Google later agreed to move the checkbox to a more prominent position. And then it rejiggered the way it handles user contacts. Rather than automatically identifying email and chat contacts for following, it now "suggests" people to follow, giving the user a chance to make changes. It should be noted, however, that "suggestions" are checked by default. To change them, you must uncheck them.
Then, with a third set of changes, the company added a Buzz tab to a user's central Gmail "settings" that lets them disable Buzz entirely. But the fact of the matter is that most users will simply approve Buzz - and approve the default settings.
Google apologized for the setting at launch, and its general stance seems to be that it didn't realize that users would be upset, pointing out that it failed to test the service with users outside the company prior to launch.
But we would argue that Google knew exactly what it was doing. The company was, as Jones Harbour said, pushing the outside of the privacy envelope. It didn't test the service with outsiders because it exposed as much user data as possible - knowing that it may have to backtrack if there were complaints.

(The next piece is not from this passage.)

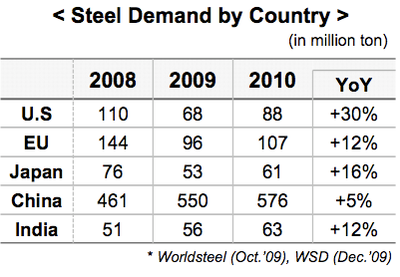 China already consumes twice as much steel as the US, Europe and Japan combined.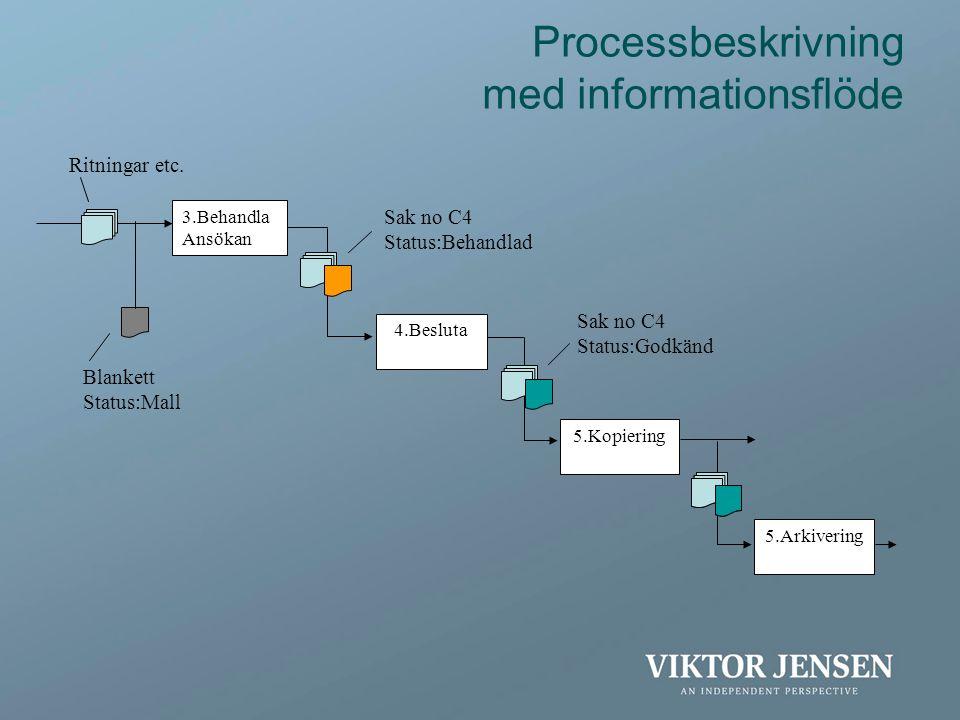3.Behandla Ansökan 4.Besluta 5.Kopiering Processbeskrivning med informationsflöde 5.Arkivering Blankett Status:Mall Ritningar etc. Sak no C4 Status:Be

Like Facebook, Google's primary aim is to expose user data. That's why it integrated the service with Gmail in the first place. In taking such steps it may face short term criticism, but in the long term it comes out ahead.
"I realize that companies continue to take a testing-the-water approach to privacy because no regulatory agency has sent a clear message that this behavior is unacceptable," Jones Harbour said. "I would like to see the commission take the position of intolerance toward companies that push the privacy envelope, then backtrack and modify their offerings after facing consumer and regulator backlash."